■ **ISTRUZIONI ESERCIZIO**: Prosegui l'articolo sulla reazione unanime dei partiti italiani all'attacco russo in Ucraina, ripartendo dopo l'ultima frase riportata.

Italia unita sulla linea dura contro lo zar
Guerra in Ucraina Oggi Draghi in Parlamento: la Russia fermi le operazioni e si ritiri. I partiti unanimi sulle sanzioni
Guerra in Ucraina Oggi Draghi in Parlamento: la Russia fermi le operazioni e si ritiri. I partiti unanimi sulle sanzioni
Unanimità assoluta. Neppure un mezzo tono diverso distingue le solitamente rissose anime della maggioranza e la stessa opposizione di Giorgia Meloni. Condanna corale e indignata per l’aggressione russa, pieno e convinto sostegno alla linea del premier e dunque alle sanzioni «senza precedenti» appoggiate a spada tratta anche dall’Italia.
PER LITIGARE BISOGNA lavorare con il microscopio come fa il Pd con Salvini. Il leghista ex putiniano «condanna con fermezza ogni aggressione militare»? Il Pd, che convoca un sit-in di fronte all’ambasciata russa, non si accontenta: «Non è il momento di condanne generiche». Insomma bisogna andare giù con l’accetta, come fa Letta anche se con quella faccia da bravo ragazzo fa un po’ strano sentirlo invocare «un cordone intorno al collo dell’economia russa per strangolarla». Sorella Giorgia invece è inappuntabile: «Attacco inaccettabile. Ho scritto a Draghi per garantire massima collaborazione di FdI».

■ **MATERIALE RACCOLTO**:
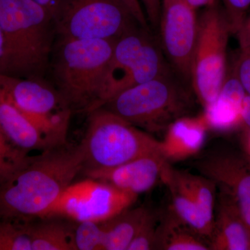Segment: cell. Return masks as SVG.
<instances>
[{"label":"cell","instance_id":"cell-11","mask_svg":"<svg viewBox=\"0 0 250 250\" xmlns=\"http://www.w3.org/2000/svg\"><path fill=\"white\" fill-rule=\"evenodd\" d=\"M162 47L182 76L190 80V67L198 31L196 9L187 0H162L160 22Z\"/></svg>","mask_w":250,"mask_h":250},{"label":"cell","instance_id":"cell-37","mask_svg":"<svg viewBox=\"0 0 250 250\" xmlns=\"http://www.w3.org/2000/svg\"></svg>","mask_w":250,"mask_h":250},{"label":"cell","instance_id":"cell-33","mask_svg":"<svg viewBox=\"0 0 250 250\" xmlns=\"http://www.w3.org/2000/svg\"><path fill=\"white\" fill-rule=\"evenodd\" d=\"M241 123L250 127V96L246 95L241 108Z\"/></svg>","mask_w":250,"mask_h":250},{"label":"cell","instance_id":"cell-21","mask_svg":"<svg viewBox=\"0 0 250 250\" xmlns=\"http://www.w3.org/2000/svg\"><path fill=\"white\" fill-rule=\"evenodd\" d=\"M169 173L174 180L195 200L208 226L213 229L215 223V204L216 185L213 181L200 174L174 169L169 165Z\"/></svg>","mask_w":250,"mask_h":250},{"label":"cell","instance_id":"cell-7","mask_svg":"<svg viewBox=\"0 0 250 250\" xmlns=\"http://www.w3.org/2000/svg\"><path fill=\"white\" fill-rule=\"evenodd\" d=\"M147 31L139 26L115 42L104 77L98 108L123 90L167 72L161 51L151 40Z\"/></svg>","mask_w":250,"mask_h":250},{"label":"cell","instance_id":"cell-1","mask_svg":"<svg viewBox=\"0 0 250 250\" xmlns=\"http://www.w3.org/2000/svg\"><path fill=\"white\" fill-rule=\"evenodd\" d=\"M83 170L80 144L67 143L30 156L0 185V218L25 222L41 218Z\"/></svg>","mask_w":250,"mask_h":250},{"label":"cell","instance_id":"cell-31","mask_svg":"<svg viewBox=\"0 0 250 250\" xmlns=\"http://www.w3.org/2000/svg\"><path fill=\"white\" fill-rule=\"evenodd\" d=\"M236 34L241 49H246L250 41V14L247 16Z\"/></svg>","mask_w":250,"mask_h":250},{"label":"cell","instance_id":"cell-4","mask_svg":"<svg viewBox=\"0 0 250 250\" xmlns=\"http://www.w3.org/2000/svg\"><path fill=\"white\" fill-rule=\"evenodd\" d=\"M85 136L80 143L83 170H106L143 156L162 154V143L104 107L88 113Z\"/></svg>","mask_w":250,"mask_h":250},{"label":"cell","instance_id":"cell-30","mask_svg":"<svg viewBox=\"0 0 250 250\" xmlns=\"http://www.w3.org/2000/svg\"><path fill=\"white\" fill-rule=\"evenodd\" d=\"M129 10L138 23L144 29H149L147 18L140 0H121Z\"/></svg>","mask_w":250,"mask_h":250},{"label":"cell","instance_id":"cell-19","mask_svg":"<svg viewBox=\"0 0 250 250\" xmlns=\"http://www.w3.org/2000/svg\"><path fill=\"white\" fill-rule=\"evenodd\" d=\"M130 208L102 223L103 250H127L136 233L152 213L144 207Z\"/></svg>","mask_w":250,"mask_h":250},{"label":"cell","instance_id":"cell-8","mask_svg":"<svg viewBox=\"0 0 250 250\" xmlns=\"http://www.w3.org/2000/svg\"><path fill=\"white\" fill-rule=\"evenodd\" d=\"M53 20L61 39L117 40L141 26L121 0H61Z\"/></svg>","mask_w":250,"mask_h":250},{"label":"cell","instance_id":"cell-35","mask_svg":"<svg viewBox=\"0 0 250 250\" xmlns=\"http://www.w3.org/2000/svg\"><path fill=\"white\" fill-rule=\"evenodd\" d=\"M35 1L42 5L46 9L48 10L53 16L54 11L57 9L61 0H35Z\"/></svg>","mask_w":250,"mask_h":250},{"label":"cell","instance_id":"cell-29","mask_svg":"<svg viewBox=\"0 0 250 250\" xmlns=\"http://www.w3.org/2000/svg\"><path fill=\"white\" fill-rule=\"evenodd\" d=\"M147 18L148 24L154 28L159 26L162 0H140Z\"/></svg>","mask_w":250,"mask_h":250},{"label":"cell","instance_id":"cell-28","mask_svg":"<svg viewBox=\"0 0 250 250\" xmlns=\"http://www.w3.org/2000/svg\"><path fill=\"white\" fill-rule=\"evenodd\" d=\"M247 95L250 96V51L241 49L233 72Z\"/></svg>","mask_w":250,"mask_h":250},{"label":"cell","instance_id":"cell-25","mask_svg":"<svg viewBox=\"0 0 250 250\" xmlns=\"http://www.w3.org/2000/svg\"><path fill=\"white\" fill-rule=\"evenodd\" d=\"M102 223L75 222V243L77 250H103Z\"/></svg>","mask_w":250,"mask_h":250},{"label":"cell","instance_id":"cell-5","mask_svg":"<svg viewBox=\"0 0 250 250\" xmlns=\"http://www.w3.org/2000/svg\"><path fill=\"white\" fill-rule=\"evenodd\" d=\"M102 107L151 134L166 131L172 122L186 116L189 99L167 72L123 90Z\"/></svg>","mask_w":250,"mask_h":250},{"label":"cell","instance_id":"cell-10","mask_svg":"<svg viewBox=\"0 0 250 250\" xmlns=\"http://www.w3.org/2000/svg\"><path fill=\"white\" fill-rule=\"evenodd\" d=\"M137 198L111 184L87 178L72 183L42 217L103 223L130 208Z\"/></svg>","mask_w":250,"mask_h":250},{"label":"cell","instance_id":"cell-13","mask_svg":"<svg viewBox=\"0 0 250 250\" xmlns=\"http://www.w3.org/2000/svg\"><path fill=\"white\" fill-rule=\"evenodd\" d=\"M243 161L210 154L195 163L197 170L215 185L231 189L245 223L250 227V169Z\"/></svg>","mask_w":250,"mask_h":250},{"label":"cell","instance_id":"cell-22","mask_svg":"<svg viewBox=\"0 0 250 250\" xmlns=\"http://www.w3.org/2000/svg\"><path fill=\"white\" fill-rule=\"evenodd\" d=\"M203 237L192 231L174 216L164 219L158 229L157 249L164 250H208L210 245Z\"/></svg>","mask_w":250,"mask_h":250},{"label":"cell","instance_id":"cell-23","mask_svg":"<svg viewBox=\"0 0 250 250\" xmlns=\"http://www.w3.org/2000/svg\"><path fill=\"white\" fill-rule=\"evenodd\" d=\"M29 153L15 146L0 126V185L27 163L30 157Z\"/></svg>","mask_w":250,"mask_h":250},{"label":"cell","instance_id":"cell-20","mask_svg":"<svg viewBox=\"0 0 250 250\" xmlns=\"http://www.w3.org/2000/svg\"><path fill=\"white\" fill-rule=\"evenodd\" d=\"M167 163L163 172L161 181L167 186L172 199V208L174 216L181 223L203 238L210 239L213 229L208 226L195 200L187 190L177 184L169 173Z\"/></svg>","mask_w":250,"mask_h":250},{"label":"cell","instance_id":"cell-6","mask_svg":"<svg viewBox=\"0 0 250 250\" xmlns=\"http://www.w3.org/2000/svg\"><path fill=\"white\" fill-rule=\"evenodd\" d=\"M231 27L218 3L204 8L192 54L190 80L204 108L218 98L226 80L227 54Z\"/></svg>","mask_w":250,"mask_h":250},{"label":"cell","instance_id":"cell-3","mask_svg":"<svg viewBox=\"0 0 250 250\" xmlns=\"http://www.w3.org/2000/svg\"><path fill=\"white\" fill-rule=\"evenodd\" d=\"M116 40L58 38L52 51L56 87L70 108L88 114L98 108L104 77Z\"/></svg>","mask_w":250,"mask_h":250},{"label":"cell","instance_id":"cell-17","mask_svg":"<svg viewBox=\"0 0 250 250\" xmlns=\"http://www.w3.org/2000/svg\"><path fill=\"white\" fill-rule=\"evenodd\" d=\"M218 217L210 238V250H246L250 248V229L237 205L221 197Z\"/></svg>","mask_w":250,"mask_h":250},{"label":"cell","instance_id":"cell-9","mask_svg":"<svg viewBox=\"0 0 250 250\" xmlns=\"http://www.w3.org/2000/svg\"><path fill=\"white\" fill-rule=\"evenodd\" d=\"M0 83L51 147L67 143L72 111L57 88L39 78L9 75H0Z\"/></svg>","mask_w":250,"mask_h":250},{"label":"cell","instance_id":"cell-15","mask_svg":"<svg viewBox=\"0 0 250 250\" xmlns=\"http://www.w3.org/2000/svg\"><path fill=\"white\" fill-rule=\"evenodd\" d=\"M0 126L10 141L23 150L41 152L52 147L41 131L15 104L1 83Z\"/></svg>","mask_w":250,"mask_h":250},{"label":"cell","instance_id":"cell-36","mask_svg":"<svg viewBox=\"0 0 250 250\" xmlns=\"http://www.w3.org/2000/svg\"><path fill=\"white\" fill-rule=\"evenodd\" d=\"M245 49H248V50H250V48Z\"/></svg>","mask_w":250,"mask_h":250},{"label":"cell","instance_id":"cell-32","mask_svg":"<svg viewBox=\"0 0 250 250\" xmlns=\"http://www.w3.org/2000/svg\"><path fill=\"white\" fill-rule=\"evenodd\" d=\"M0 75H8V59L6 44L0 27Z\"/></svg>","mask_w":250,"mask_h":250},{"label":"cell","instance_id":"cell-2","mask_svg":"<svg viewBox=\"0 0 250 250\" xmlns=\"http://www.w3.org/2000/svg\"><path fill=\"white\" fill-rule=\"evenodd\" d=\"M0 27L8 75L40 79L49 66L57 36L52 14L35 0H0Z\"/></svg>","mask_w":250,"mask_h":250},{"label":"cell","instance_id":"cell-26","mask_svg":"<svg viewBox=\"0 0 250 250\" xmlns=\"http://www.w3.org/2000/svg\"><path fill=\"white\" fill-rule=\"evenodd\" d=\"M158 218L152 213L131 242L127 250H157Z\"/></svg>","mask_w":250,"mask_h":250},{"label":"cell","instance_id":"cell-27","mask_svg":"<svg viewBox=\"0 0 250 250\" xmlns=\"http://www.w3.org/2000/svg\"><path fill=\"white\" fill-rule=\"evenodd\" d=\"M224 11L231 27V32L236 33L247 17L250 9V0H222Z\"/></svg>","mask_w":250,"mask_h":250},{"label":"cell","instance_id":"cell-16","mask_svg":"<svg viewBox=\"0 0 250 250\" xmlns=\"http://www.w3.org/2000/svg\"><path fill=\"white\" fill-rule=\"evenodd\" d=\"M32 250H77L75 222L62 217H42L24 222Z\"/></svg>","mask_w":250,"mask_h":250},{"label":"cell","instance_id":"cell-18","mask_svg":"<svg viewBox=\"0 0 250 250\" xmlns=\"http://www.w3.org/2000/svg\"><path fill=\"white\" fill-rule=\"evenodd\" d=\"M246 93L236 75L226 77L218 98L202 113L208 129L225 131L241 123L242 102Z\"/></svg>","mask_w":250,"mask_h":250},{"label":"cell","instance_id":"cell-24","mask_svg":"<svg viewBox=\"0 0 250 250\" xmlns=\"http://www.w3.org/2000/svg\"><path fill=\"white\" fill-rule=\"evenodd\" d=\"M0 250H32L24 222L0 218Z\"/></svg>","mask_w":250,"mask_h":250},{"label":"cell","instance_id":"cell-14","mask_svg":"<svg viewBox=\"0 0 250 250\" xmlns=\"http://www.w3.org/2000/svg\"><path fill=\"white\" fill-rule=\"evenodd\" d=\"M208 130L203 114L181 117L166 130L165 137L161 141L163 156L170 163L195 155L203 147Z\"/></svg>","mask_w":250,"mask_h":250},{"label":"cell","instance_id":"cell-34","mask_svg":"<svg viewBox=\"0 0 250 250\" xmlns=\"http://www.w3.org/2000/svg\"><path fill=\"white\" fill-rule=\"evenodd\" d=\"M187 1L196 10L200 8L208 7L218 3L217 0H187Z\"/></svg>","mask_w":250,"mask_h":250},{"label":"cell","instance_id":"cell-12","mask_svg":"<svg viewBox=\"0 0 250 250\" xmlns=\"http://www.w3.org/2000/svg\"><path fill=\"white\" fill-rule=\"evenodd\" d=\"M167 162L161 154L143 156L112 168L82 172L87 178L96 179L139 196L149 191L159 180Z\"/></svg>","mask_w":250,"mask_h":250}]
</instances>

■ **ESITO DEL COMPITO**:
Renzi cerca di distinguersi: prima insiste perché «Ue e Nato parlino con una voce sola», come già fanno e la voce è quella di Stoltenberg, poi chiede che inviata speciale di Ue e Nato sia Angela Merkel. Almeno originale.
LA STESSA UNANIMITÀ si riproporrà stamattina, quando Draghi riferirà in Parlamento, prima alla Camera, poi in Senato. Nel breve dibattito a seguire i toni saranno quelli di ieri, anche se qualcuno sottolineerà con più forza la necessità di non chiudere ogni porta al dialogo. Posizioni più articolate si esprimeranno solo martedì, quando il premier sarà di nuovo in Parlamento per un dibattito che sarà molto meno fulmineo e si concluderà con il voto su risoluzioni, che non dovrebbe invece esserci oggi. L’auspicio è un testo comune votato da tutti, maggioranza e opposizione, ma non è affatto detto che ci si riesca.
LA LINEA CHE IL PREMIER illustrerà sia oggi che la settimana prossima in Parlamento sarà di massima rigidità. Proprio lui, fino al riconoscimento del Donbass da parte di Putin tanto deciso a perseguire ogni spiraglio di possibile dialogo da meritarsi i sospetti e le rampogne degli Usa, dice ora che «le azioni del governo russo rendono nei fatti impossibile il dialogo». Quindi pone condizioni che lui stesso, probabilmente, sa benissimo essere del tutto inaccettabili per Putin: «Ritirare le proprie forze militari al di fuori dei confini internazionalmente riconosciuti dell’Ucraina in modo incondizionato».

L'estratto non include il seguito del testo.